** start The data **

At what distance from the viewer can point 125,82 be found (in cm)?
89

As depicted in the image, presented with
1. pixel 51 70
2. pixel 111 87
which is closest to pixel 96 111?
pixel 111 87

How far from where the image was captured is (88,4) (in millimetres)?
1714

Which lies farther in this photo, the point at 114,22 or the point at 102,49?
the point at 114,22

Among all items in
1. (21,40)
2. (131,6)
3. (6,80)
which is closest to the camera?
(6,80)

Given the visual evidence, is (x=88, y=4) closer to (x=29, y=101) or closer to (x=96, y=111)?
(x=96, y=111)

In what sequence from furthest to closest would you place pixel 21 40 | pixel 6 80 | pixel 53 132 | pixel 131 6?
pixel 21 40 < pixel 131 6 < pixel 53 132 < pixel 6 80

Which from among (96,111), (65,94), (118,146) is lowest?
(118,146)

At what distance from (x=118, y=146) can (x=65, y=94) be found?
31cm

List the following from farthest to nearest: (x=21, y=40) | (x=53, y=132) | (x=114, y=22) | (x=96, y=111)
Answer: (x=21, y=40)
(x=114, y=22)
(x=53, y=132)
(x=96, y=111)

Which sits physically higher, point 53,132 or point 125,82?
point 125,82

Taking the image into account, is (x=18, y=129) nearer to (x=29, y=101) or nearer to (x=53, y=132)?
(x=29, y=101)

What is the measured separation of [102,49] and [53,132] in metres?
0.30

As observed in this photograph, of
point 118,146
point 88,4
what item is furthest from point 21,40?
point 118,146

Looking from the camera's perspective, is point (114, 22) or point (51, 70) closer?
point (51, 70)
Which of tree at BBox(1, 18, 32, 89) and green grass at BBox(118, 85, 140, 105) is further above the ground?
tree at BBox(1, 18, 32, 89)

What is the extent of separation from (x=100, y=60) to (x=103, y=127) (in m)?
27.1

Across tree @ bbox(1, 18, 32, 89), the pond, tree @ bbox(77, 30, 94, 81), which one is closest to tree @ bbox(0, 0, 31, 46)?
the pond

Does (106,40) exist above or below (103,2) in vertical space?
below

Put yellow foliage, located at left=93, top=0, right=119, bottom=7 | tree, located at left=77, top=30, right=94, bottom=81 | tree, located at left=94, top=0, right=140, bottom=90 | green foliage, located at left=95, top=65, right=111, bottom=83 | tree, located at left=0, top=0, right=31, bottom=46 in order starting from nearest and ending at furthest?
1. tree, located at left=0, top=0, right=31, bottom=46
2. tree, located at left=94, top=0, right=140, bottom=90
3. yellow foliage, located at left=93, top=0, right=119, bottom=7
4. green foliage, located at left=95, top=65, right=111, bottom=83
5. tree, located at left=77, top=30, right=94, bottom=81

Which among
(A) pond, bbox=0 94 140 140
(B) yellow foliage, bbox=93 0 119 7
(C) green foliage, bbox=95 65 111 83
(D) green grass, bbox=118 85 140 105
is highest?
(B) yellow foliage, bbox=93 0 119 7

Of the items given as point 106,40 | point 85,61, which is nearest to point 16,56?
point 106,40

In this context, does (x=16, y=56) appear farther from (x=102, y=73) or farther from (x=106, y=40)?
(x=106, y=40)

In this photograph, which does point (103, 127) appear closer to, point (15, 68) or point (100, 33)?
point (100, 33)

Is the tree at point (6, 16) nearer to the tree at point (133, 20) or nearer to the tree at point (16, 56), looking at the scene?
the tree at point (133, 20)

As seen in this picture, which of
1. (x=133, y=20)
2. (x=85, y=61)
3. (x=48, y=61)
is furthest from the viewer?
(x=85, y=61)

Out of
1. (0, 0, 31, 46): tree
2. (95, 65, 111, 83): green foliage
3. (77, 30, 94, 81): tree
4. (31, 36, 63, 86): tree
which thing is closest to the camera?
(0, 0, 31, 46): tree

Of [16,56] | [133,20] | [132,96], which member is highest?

** end The data **

[Work to complete]: Reproduce the listing above word for word, from its first line down to and including the line that contains "pixel 21 40 <".

[Complete output]:
At what distance from the viewer can point 125,82 be found (in cm)?
89

As depicted in the image, presented with
1. pixel 51 70
2. pixel 111 87
which is closest to pixel 96 111?
pixel 111 87

How far from where the image was captured is (88,4) (in millimetres)?
1714

Which lies farther in this photo, the point at 114,22 or the point at 102,49?
the point at 114,22

Among all items in
1. (21,40)
2. (131,6)
3. (6,80)
which is closest to the camera?
(6,80)

Given the visual evidence, is (x=88, y=4) closer to (x=29, y=101) or closer to (x=96, y=111)?
(x=96, y=111)

In what sequence from furthest to closest would you place pixel 21 40 | pixel 6 80 | pixel 53 132 | pixel 131 6?
pixel 21 40 < pixel 131 6 < pixel 53 132 < pixel 6 80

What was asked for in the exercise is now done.